(Data records)

•••••

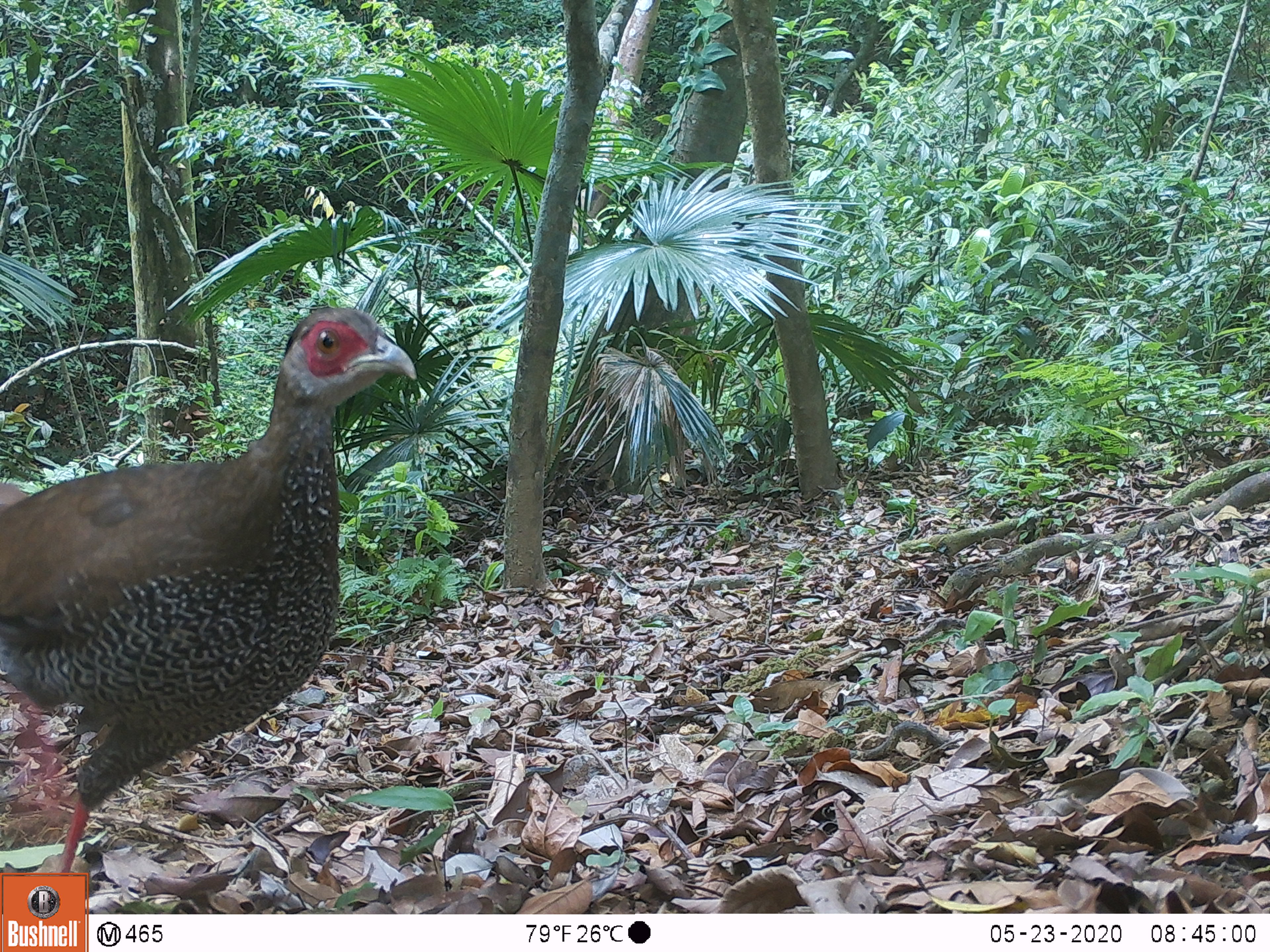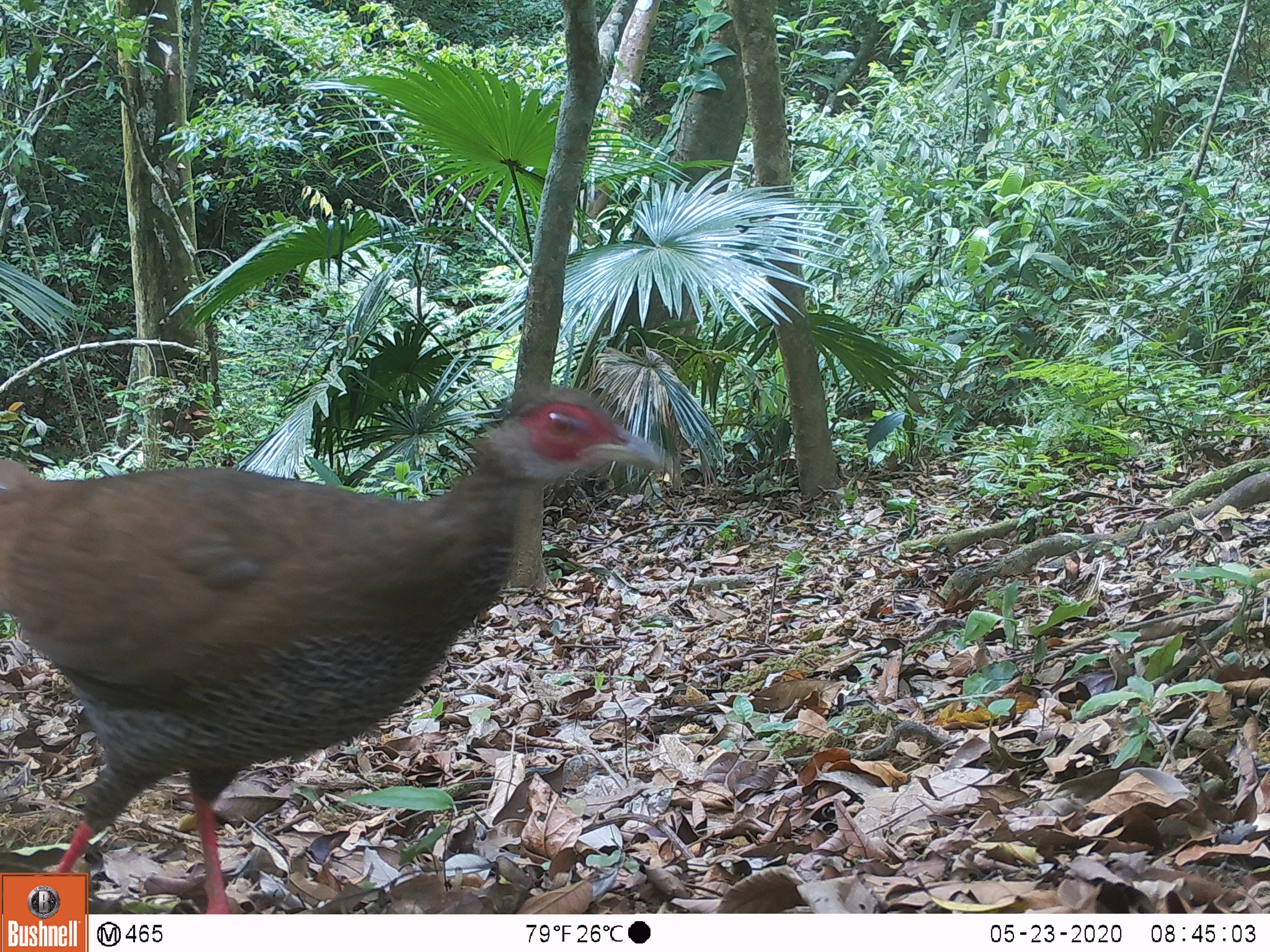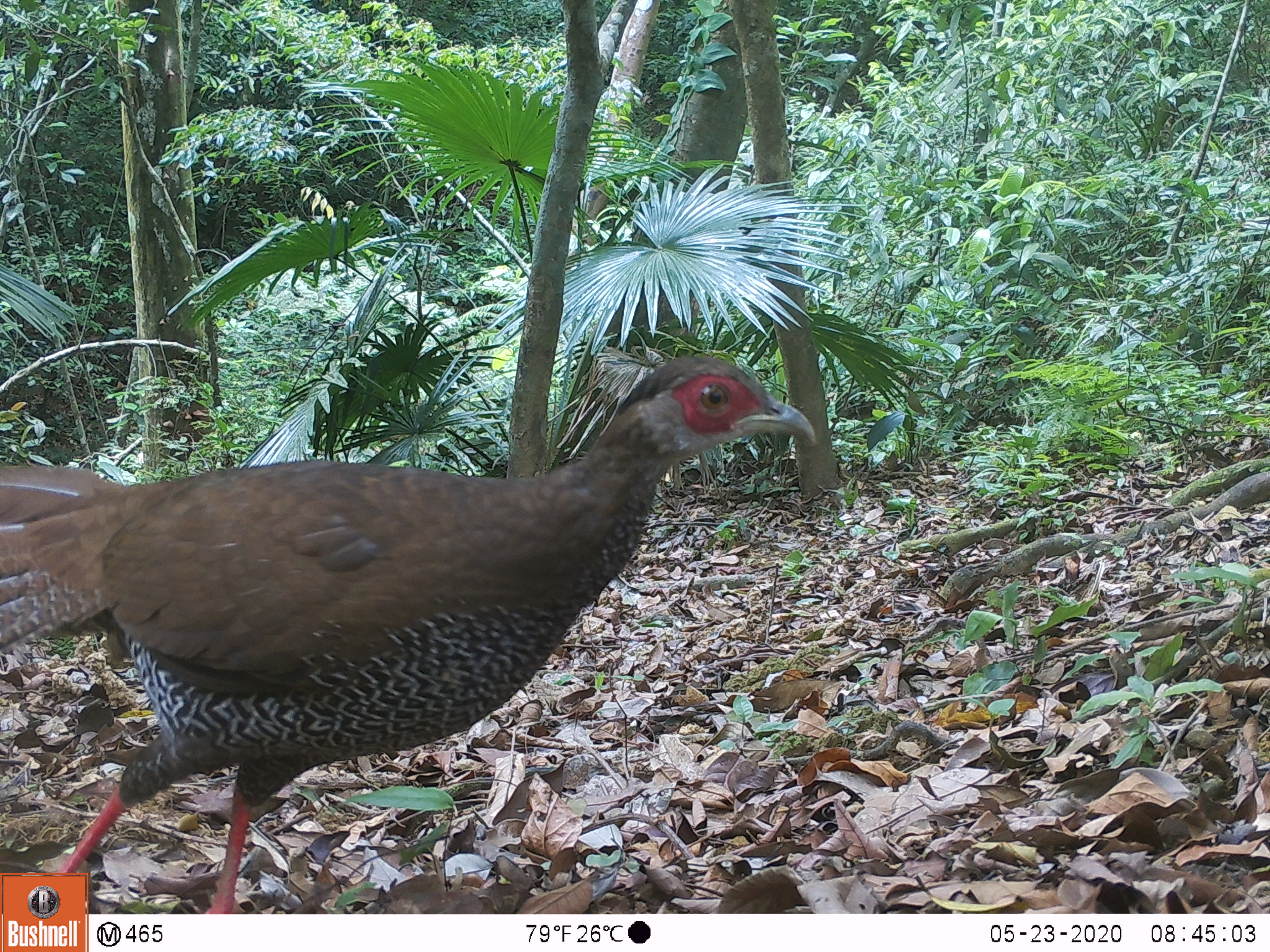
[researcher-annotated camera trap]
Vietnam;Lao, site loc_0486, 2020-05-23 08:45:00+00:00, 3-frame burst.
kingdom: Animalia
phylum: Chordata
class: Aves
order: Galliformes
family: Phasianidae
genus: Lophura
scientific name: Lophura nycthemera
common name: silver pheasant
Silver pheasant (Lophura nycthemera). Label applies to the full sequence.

•••••

PROBLEM DESCRIPTION ▸
Set down exactly, and only, the lines of the data above from the line containing "Vietnam;Lao, site loc_0486, 2020-05-23" through the last one.

EXPECTED OUTPUT ▸
Vietnam;Lao, site loc_0486, 2020-05-23 08:45:00+00:00, 3-frame burst.
kingdom: Animalia
phylum: Chordata
class: Aves
order: Galliformes
family: Phasianidae
genus: Lophura
scientific name: Lophura nycthemera
common name: silver pheasant
Silver pheasant (Lophura nycthemera). Label applies to the full sequence.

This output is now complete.